The PCE also brought us the revolutionary concept of console games on CD, with its CD-ROM add-on. And NEC was not afraid to improve upon its hardware designs and release new revisions, such as the Core Grafx (a PCE with composite video output, where the original PCE only had RF), Core Grafx 2, Shuttle Grafx, PCE LT (a “laptop” PCE with a flip-up LCD screen), PCE GT (a handheld competitor to the Game Boy and Game Gear which used PCE cards) the Duo (PCE+CD in one), Duo R, Duo RX…not to mention upgrades like the System Cards and Arcade Card, which improved the console’s performance. The PC Engine fought tooth and nail to evolve along with the improvements in the gaming scene, and kept up very admirably.

But, brief history lesson aside, my own experience with the Turbo/PCE was pretty limited back in the day. I had only played it a bit on store displays and at a local rental shop that had it. I always liked it, but like most young gamers (I was in high school when it was out), I could only afford one current console, and my system of choice was the Super NES. In the later ’90s, a friend of mine was heavily into PCE collecting, so I got the most profound PCE experiences from that period, and discovered that I really loved the system.

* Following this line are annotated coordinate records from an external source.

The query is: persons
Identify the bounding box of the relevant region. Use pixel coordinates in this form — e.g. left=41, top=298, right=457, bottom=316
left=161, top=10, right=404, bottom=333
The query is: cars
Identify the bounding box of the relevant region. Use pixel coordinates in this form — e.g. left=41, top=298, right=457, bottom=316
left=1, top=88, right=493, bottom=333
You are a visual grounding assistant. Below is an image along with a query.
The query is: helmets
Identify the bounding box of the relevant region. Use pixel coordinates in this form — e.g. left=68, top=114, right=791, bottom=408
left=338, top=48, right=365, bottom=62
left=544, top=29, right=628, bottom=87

It wasn’t until the early 2000s that I finally took the plunge and got myself a TurboDuo from a seller on ebay for about $150 (the Duo is definitely a console that’s always held its value; if you’re in the market, don’t expect to find one dirt cheap). Right away, I got to work acquiring HuCards (the credit-card-sized cartridges that the PCE and TG used) and CD games. Turbo Technologies, Inc. (the company formed to market the Turbo after NEC gave up the US market) was still around at this point, and was selling new old stock software, so I managed to score some great titles like Forgotten Worlds and Godzilla in brand new condition!

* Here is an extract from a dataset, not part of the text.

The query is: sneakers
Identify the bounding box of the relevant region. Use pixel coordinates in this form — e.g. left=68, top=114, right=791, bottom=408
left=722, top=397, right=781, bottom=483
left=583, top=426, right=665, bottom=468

Still, as much as I loved my TurboDuo, I wasn’t getting the full PCE experience, because the US Turbo consoles are not compatible with Japanese PCE HuCards, or vice-versa. There were adapters available, but they were hard to find, expensive, and fragile. I was about to order one, when it dawned on me — I could pay 100 bucks for this adapter, or I could just get an actual PC Engine console for half that! So it didn’t take too long to find a Core Grafx console (I wanted the A/V output and I liked the design of the Core Grafx better than the Core Grafx 2), and 60 bucks later, I had everything I needed to dive all the way into PC Engine fandom, and never looked back.

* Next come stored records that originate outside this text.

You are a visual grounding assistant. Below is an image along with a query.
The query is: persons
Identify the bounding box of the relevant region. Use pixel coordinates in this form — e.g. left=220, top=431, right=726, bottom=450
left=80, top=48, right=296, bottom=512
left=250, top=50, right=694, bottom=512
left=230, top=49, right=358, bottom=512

So what are my favorite PC Engine games, after all these years? Well, I still haven’t experienced them all, but here are a few:

  • Akumajou Dracula X: Yes, the PC Engine gave us possibly the greatest Castlevania game ever, and it never came out in the US (at least, not until the PSP Dracula X Chronicles).
  • Alien Crush and Devil’s Crush/Devil Crash: What could be better than pinball with xenomorphs and occult iconography?! NOTHING, that’s what.20171030_074125
  • Aero Blasters, Super Star Soldier, Gunhed/Blazing Lazers, Air Zonk/PC Denjin, Coryoon, Download: The PC Engine had so many great shmups! I recently talked about Aero Blasters at length because it’s my favorite, but really you can’t go wrong with almost any shmup on this console (and when I say almost, I’m looking at you, Deep Blue).20171017_095158
  • Ys Book I & II: The quintessential CD-based JRPG experience. Everybody remembers the incredible soundtrack, but this game that’s been re-made so many times might be the best when played on PCE and Turbo.
  • Snatcher: Hideo Kojima’s graphic adventure masterpiece had a great turn on the PCE, as well as a special pre-release promo item called the Snatcher Pilot Disk, only available on PCE.
  • Anime games: There have always been lots of games licensed from anime properties, but the PCE, with its lifespan from 1987-1995, was right in the middle of my favorite period of anime, so it had graphic adventures and RPGs based on some of the best anime ever, such as Ranma 1/2, Patlabor, Tenchi Muyo!, KO Beast, Dragon Half, Urusei Yatsura, Nadia, Bubblegum Crash…really, it was kind of an otaku dream machine.pceanime

Anyway, I’m not anywhere near finished exploring the PC Engine, and I kind of hope I never am. It’s always there with some new experiences and adventures. The PC Engine made a huge impact on videogaming, and it deserves to celebrate 30 years of being one of the best consoles of all time!

What are YOUR favorite PC Engine or TurboGrafx games and memories?